INSTRUCTION =
Reproduce every line of text in the data below word for word, leaving the pictures out of your answer.

Short descriptive text snippets =
%%

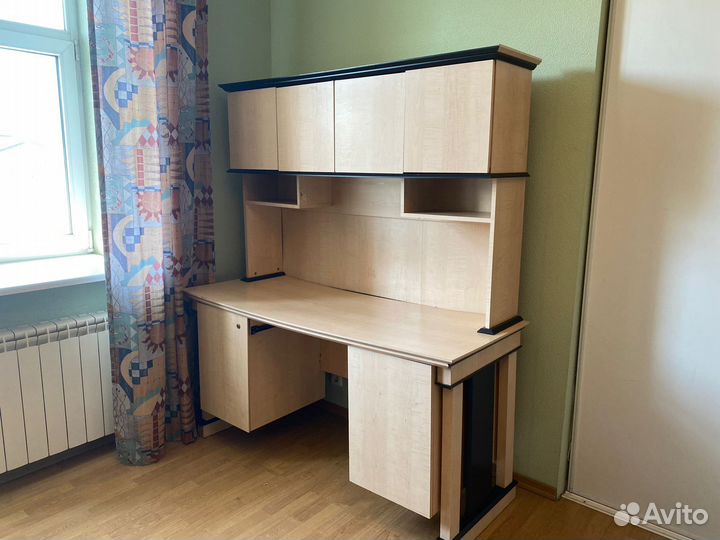 Детский письменный стол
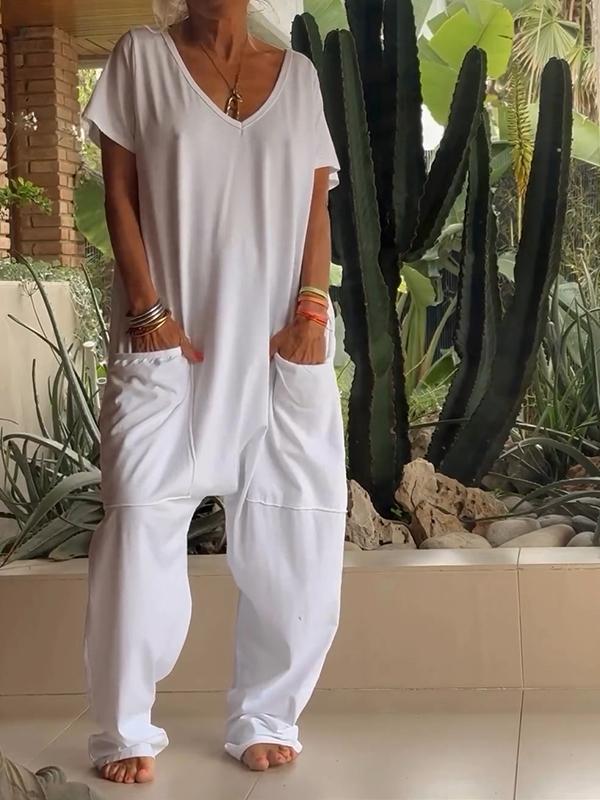 Plain colored casual jumpsuit with V-neck
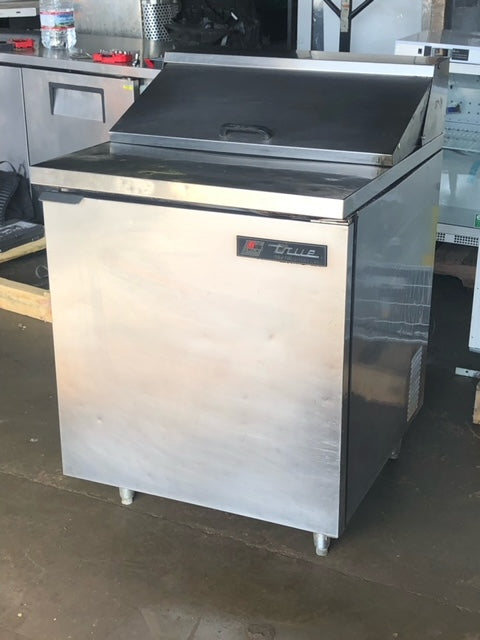 $2000 / True TSSU-27-08-HC 27" Sandwich/Salad Prep Table w/ Refrigerated Base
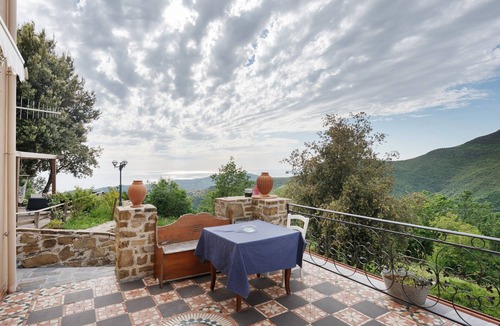 Serramezzana Apartment | Leucosia Room with Sea View, Wi-Fi and Air Conditioning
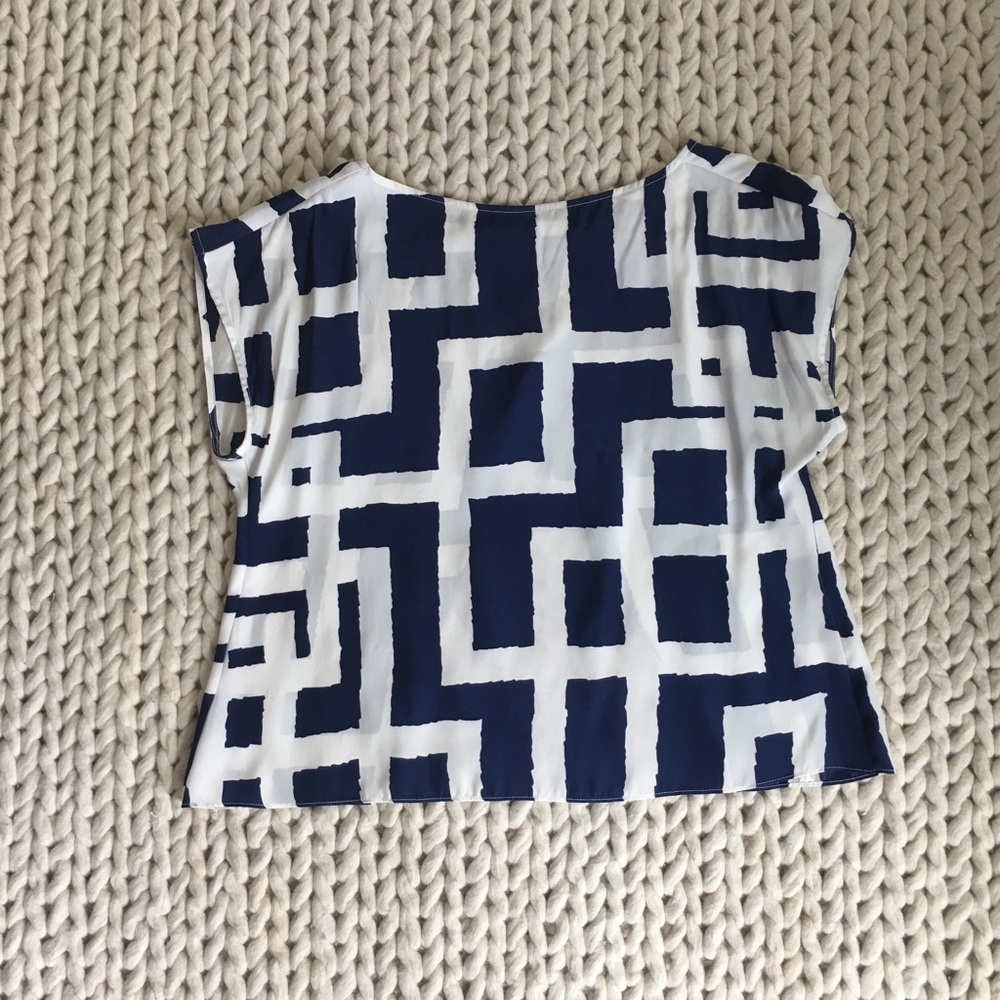 Alice & Trixie open back blouse in M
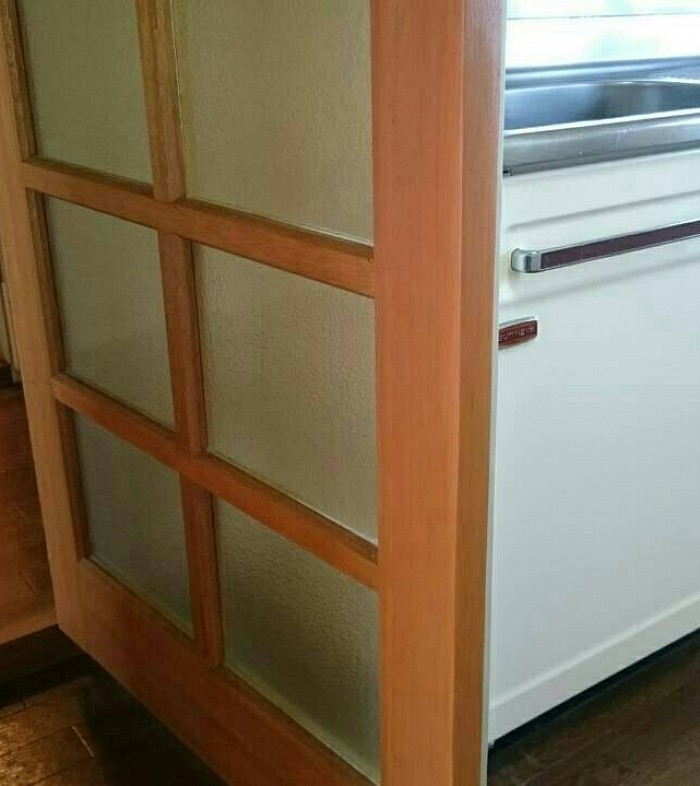 柱補修と同様、当社の補修方法は破損部に樹脂パテを充填して形を戻した後、現地でドアや柱の色を合わせて作り、主に吹き付け塗装で仕上げます。経年の風合いや木目柄も極力再生します。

%%

TASK SOLUTION =
 Детский письменный стол
 Plain colored casual jumpsuit with V-neck
 $2000 / True TSSU-27-08-HC 27" Sandwich/Salad Prep Table w/ Refrigerated Base
 Serramezzana Apartment | Leucosia Room with Sea View, Wi-Fi and Air Conditioning
 Alice & Trixie open back blouse in M
 柱補修と同様、当社の補修方法は破損部に樹脂パテを充填して形を戻した後、現地でドアや柱の色を合わせて作り、主に吹き付け塗装で仕上げます。経年の風合いや木目柄も極力再生します。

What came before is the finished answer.